Work order -> Please put the listing lines from the one holding "我的工商銀行信用卡刷了150" through the one holding "Causos do Geraldinho", both included, into a numbered list. Skip any blank lines and leave the pictures out.

Supplied material ->
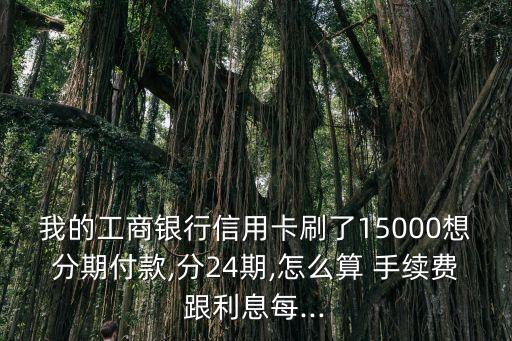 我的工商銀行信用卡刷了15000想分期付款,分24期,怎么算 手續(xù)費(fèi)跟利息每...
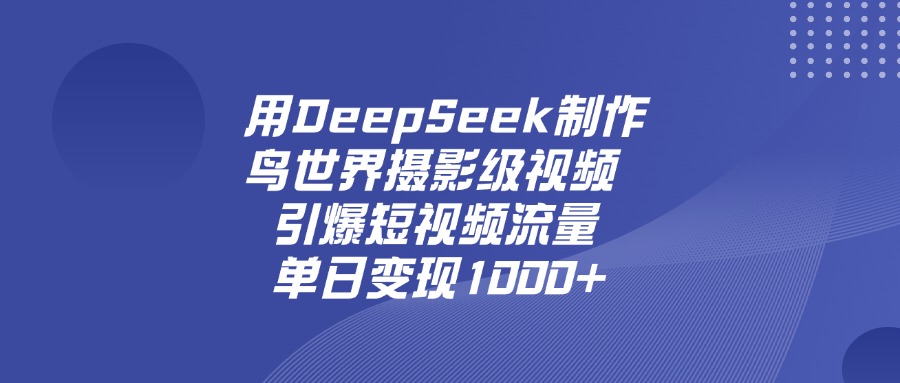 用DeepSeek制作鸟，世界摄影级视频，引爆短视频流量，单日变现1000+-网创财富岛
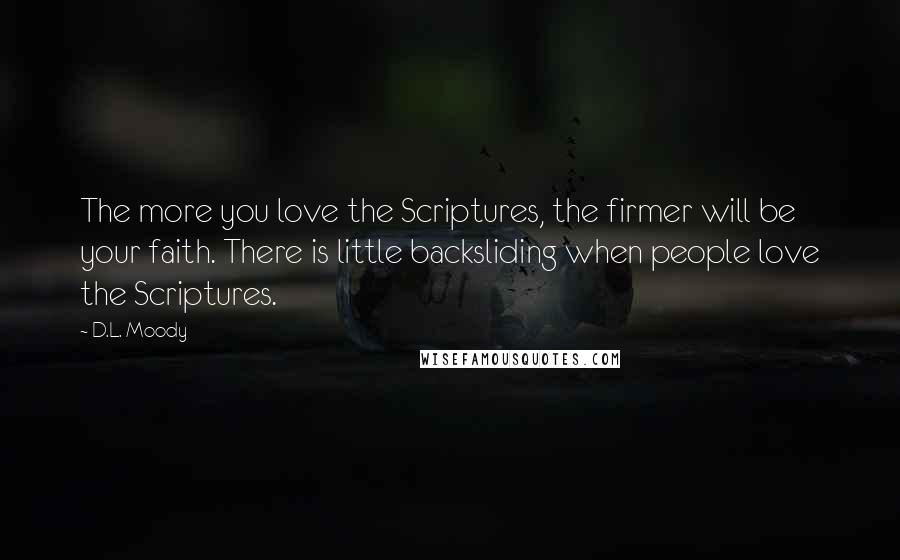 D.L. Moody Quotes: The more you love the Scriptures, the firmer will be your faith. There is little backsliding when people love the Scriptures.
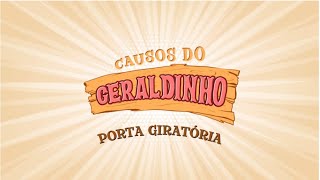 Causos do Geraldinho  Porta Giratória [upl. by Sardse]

---

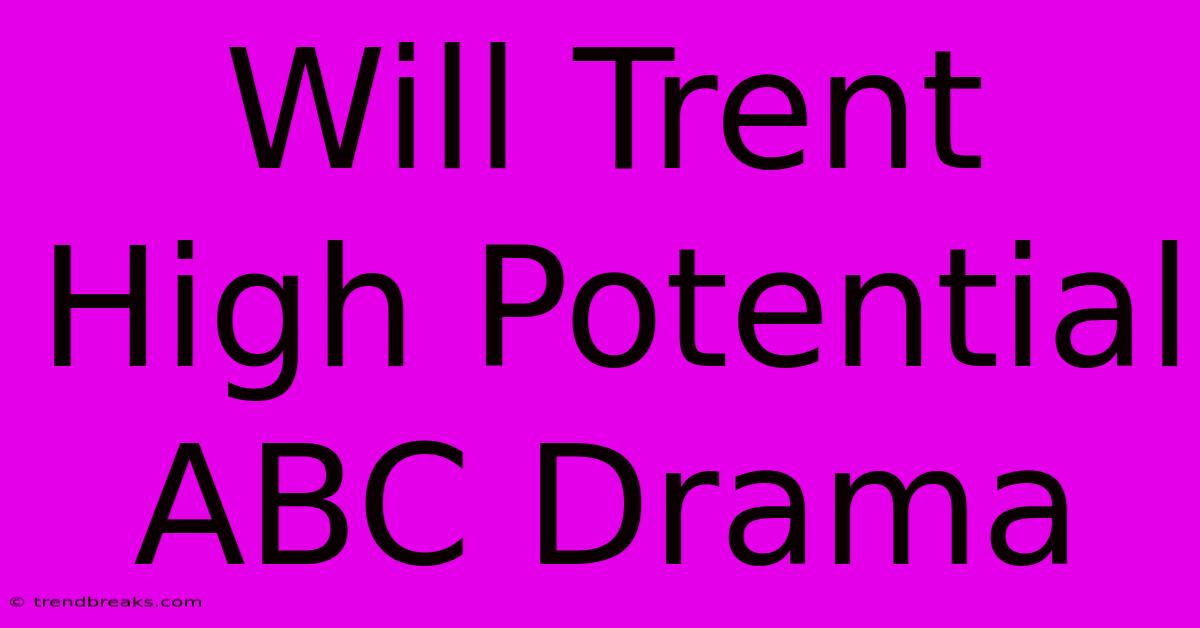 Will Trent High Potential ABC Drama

Response area ->
1.  我的工商銀行信用卡刷了15000想分期付款,分24期,怎么算 手續(xù)費(fèi)跟利息每...
2.  用DeepSeek制作鸟，世界摄影级视频，引爆短视频流量，单日变现1000+-网创财富岛
3.  D.L. Moody Quotes: The more you love the Scriptures, the firmer will be your faith. There is little backsliding when people love the Scriptures.
4.  Causos do Geraldinho  Porta Giratória [upl. by Sardse]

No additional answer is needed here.